Return the data below in full. Keep each character unchanged.

(Data entries)
____
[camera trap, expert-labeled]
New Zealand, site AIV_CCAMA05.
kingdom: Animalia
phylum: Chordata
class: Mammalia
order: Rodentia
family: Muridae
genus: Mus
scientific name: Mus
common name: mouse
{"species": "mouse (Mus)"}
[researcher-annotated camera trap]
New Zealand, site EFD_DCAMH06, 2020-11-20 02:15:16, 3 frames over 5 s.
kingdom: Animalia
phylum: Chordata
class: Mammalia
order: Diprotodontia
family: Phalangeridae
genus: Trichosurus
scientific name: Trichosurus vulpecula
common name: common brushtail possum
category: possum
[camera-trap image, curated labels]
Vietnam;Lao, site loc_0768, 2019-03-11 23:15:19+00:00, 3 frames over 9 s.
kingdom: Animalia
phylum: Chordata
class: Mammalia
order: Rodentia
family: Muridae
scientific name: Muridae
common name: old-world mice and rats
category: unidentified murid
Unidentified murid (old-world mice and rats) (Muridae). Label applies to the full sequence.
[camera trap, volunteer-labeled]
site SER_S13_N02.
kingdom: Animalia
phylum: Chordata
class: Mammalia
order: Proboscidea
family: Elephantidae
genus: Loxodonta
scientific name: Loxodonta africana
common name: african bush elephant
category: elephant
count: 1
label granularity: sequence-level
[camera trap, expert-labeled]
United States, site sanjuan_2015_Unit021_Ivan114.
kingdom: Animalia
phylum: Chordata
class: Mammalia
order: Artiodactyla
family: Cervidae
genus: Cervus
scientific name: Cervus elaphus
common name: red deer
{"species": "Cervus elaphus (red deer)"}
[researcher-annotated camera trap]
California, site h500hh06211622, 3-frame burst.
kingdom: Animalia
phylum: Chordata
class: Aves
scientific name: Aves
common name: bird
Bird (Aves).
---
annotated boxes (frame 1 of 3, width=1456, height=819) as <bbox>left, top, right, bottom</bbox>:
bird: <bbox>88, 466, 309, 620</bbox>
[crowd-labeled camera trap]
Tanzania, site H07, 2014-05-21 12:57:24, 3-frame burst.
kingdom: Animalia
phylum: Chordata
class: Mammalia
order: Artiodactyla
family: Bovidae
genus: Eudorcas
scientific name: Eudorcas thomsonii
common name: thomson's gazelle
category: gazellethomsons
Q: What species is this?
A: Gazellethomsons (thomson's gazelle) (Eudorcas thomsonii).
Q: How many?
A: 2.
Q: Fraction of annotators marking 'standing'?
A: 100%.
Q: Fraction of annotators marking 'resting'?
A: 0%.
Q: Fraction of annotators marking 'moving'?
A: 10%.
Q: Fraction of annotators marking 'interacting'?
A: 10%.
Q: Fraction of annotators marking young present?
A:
____
TASK ANSWER:
[camera trap, expert-labeled]
New Zealand, site AIV_CCAMA05.
kingdom: Animalia
phylum: Chordata
class: Mammalia
order: Rodentia
family: Muridae
genus: Mus
scientific name: Mus
common name: mouse
{"species": "mouse (Mus)"}
[researcher-annotated camera trap]
New Zealand, site EFD_DCAMH06, 2020-11-20 02:15:16, 3 frames over 5 s.
kingdom: Animalia
phylum: Chordata
class: Mammalia
order: Diprotodontia
family: Phalangeridae
genus: Trichosurus
scientific name: Trichosurus vulpecula
common name: common brushtail possum
category: possum
[camera-trap image, curated labels]
Vietnam;Lao, site loc_0768, 2019-03-11 23:15:19+00:00, 3 frames over 9 s.
kingdom: Animalia
phylum: Chordata
class: Mammalia
order: Rodentia
family: Muridae
scientific name: Muridae
common name: old-world mice and rats
category: unidentified murid
Unidentified murid (old-world mice and rats) (Muridae). Label applies to the full sequence.
[camera trap, volunteer-labeled]
site SER_S13_N02.
kingdom: Animalia
phylum: Chordata
class: Mammalia
order: Proboscidea
family: Elephantidae
genus: Loxodonta
scientific name: Loxodonta africana
common name: african bush elephant
category: elephant
count: 1
label granularity: sequence-level
[camera trap, expert-labeled]
United States, site sanjuan_2015_Unit021_Ivan114.
kingdom: Animalia
phylum: Chordata
class: Mammalia
order: Artiodactyla
family: Cervidae
genus: Cervus
scientific name: Cervus elaphus
common name: red deer
{"species": "Cervus elaphus (red deer)"}
[researcher-annotated camera trap]
California, site h500hh06211622, 3-frame burst.
kingdom: Animalia
phylum: Chordata
class: Aves
scientific name: Aves
common name: bird
Bird (Aves).
---
annotated boxes (frame 1 of 3, width=1456, height=819) as <bbox>left, top, right, bottom</bbox>:
bird: <bbox>88, 466, 309, 620</bbox>
[crowd-labeled camera trap]
Tanzania, site H07, 2014-05-21 12:57:24, 3-frame burst.
kingdom: Animalia
phylum: Chordata
class: Mammalia
order: Artiodactyla
family: Bovidae
genus: Eudorcas
scientific name: Eudorcas thomsonii
common name: thomson's gazelle
category: gazellethomsons
Q: What species is this?
A: Gazellethomsons (thomson's gazelle) (Eudorcas thomsonii).
Q: How many?
A: 2.
Q: Fraction of annotators marking 'standing'?
A: 100%.
Q: Fraction of annotators marking 'resting'?
A: 0%.
Q: Fraction of annotators marking 'moving'?
A: 10%.
Q: Fraction of annotators marking 'interacting'?
A: 10%.
Q: Fraction of annotators marking young present?
A:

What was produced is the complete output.